If you need to use non-integer data member types, or if you need to perform more complex operations, or if you need to coordinate atomic access to more than one operation at a time (e.g., read data[1].a and then write data[1].b), then you will have to use a synchronization object, such as a CRITICAL_SECTION.
If you must use a synchronization object, I recommend that you consider partitioning your data set into subsets and use a single synchronization object per subset. For example, you might consider using one CRITICAL_SECTION for each span of 1000 elements in the data array.
You could also consider MUTEX.
This is nice method.
Each client could reserve the resource by itself with mutex (mutual-exclusion).
This is more common, some libraries also support this with threads.
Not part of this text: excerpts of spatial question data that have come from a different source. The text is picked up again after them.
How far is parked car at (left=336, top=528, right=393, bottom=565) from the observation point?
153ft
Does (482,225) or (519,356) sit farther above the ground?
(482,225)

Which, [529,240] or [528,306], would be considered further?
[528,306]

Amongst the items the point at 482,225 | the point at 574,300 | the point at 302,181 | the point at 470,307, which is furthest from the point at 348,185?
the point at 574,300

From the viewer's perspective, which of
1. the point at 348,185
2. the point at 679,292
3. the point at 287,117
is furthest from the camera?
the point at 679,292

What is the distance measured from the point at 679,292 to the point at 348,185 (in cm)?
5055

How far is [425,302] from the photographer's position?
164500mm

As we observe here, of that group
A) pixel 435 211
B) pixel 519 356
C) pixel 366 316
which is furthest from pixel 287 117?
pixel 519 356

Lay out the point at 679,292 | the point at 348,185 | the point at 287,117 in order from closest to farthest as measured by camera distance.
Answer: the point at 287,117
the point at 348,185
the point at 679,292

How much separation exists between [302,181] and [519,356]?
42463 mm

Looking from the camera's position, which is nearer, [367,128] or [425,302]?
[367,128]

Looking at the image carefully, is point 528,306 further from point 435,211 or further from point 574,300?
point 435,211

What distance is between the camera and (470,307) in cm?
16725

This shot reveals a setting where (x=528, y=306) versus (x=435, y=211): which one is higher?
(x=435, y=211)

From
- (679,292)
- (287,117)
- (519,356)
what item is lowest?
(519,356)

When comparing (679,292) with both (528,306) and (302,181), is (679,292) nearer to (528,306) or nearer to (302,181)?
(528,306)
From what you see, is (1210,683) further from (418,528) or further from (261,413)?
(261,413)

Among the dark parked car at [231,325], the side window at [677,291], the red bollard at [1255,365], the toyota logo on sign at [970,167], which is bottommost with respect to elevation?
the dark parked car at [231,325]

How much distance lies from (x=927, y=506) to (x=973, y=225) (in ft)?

Read about boost::thread and it's mutexes
With Your approach:
data_type data[100000];
I'd be afraid of stack overflow, unless You're allocating it at the heap.
EDIT:
Boost::MUTEX
uses win32 Critical Sections
As others have pointed out, yes there is an issue and it is called too fine-grained locking.. it's resource wasteful and even though the chances are small you will start creating a lot of backing primitives and data when the things do get an occasional, call it longer than usual or whatever, contention. Plus you are wasting resources as it is not really a trivial data structure as for example in VM impls..
If I recall correctly you will have a higher chance of a SEH exception from that point onwards on Win32 or just higher memory usage. Partitioning and pooling them is probably the way to go but it is a more complex implementation. Paritioning on something else (re:action) and expecting some short-lived contention is another way to deal with it.
In any case, it is a problem of resource management with what you have right now.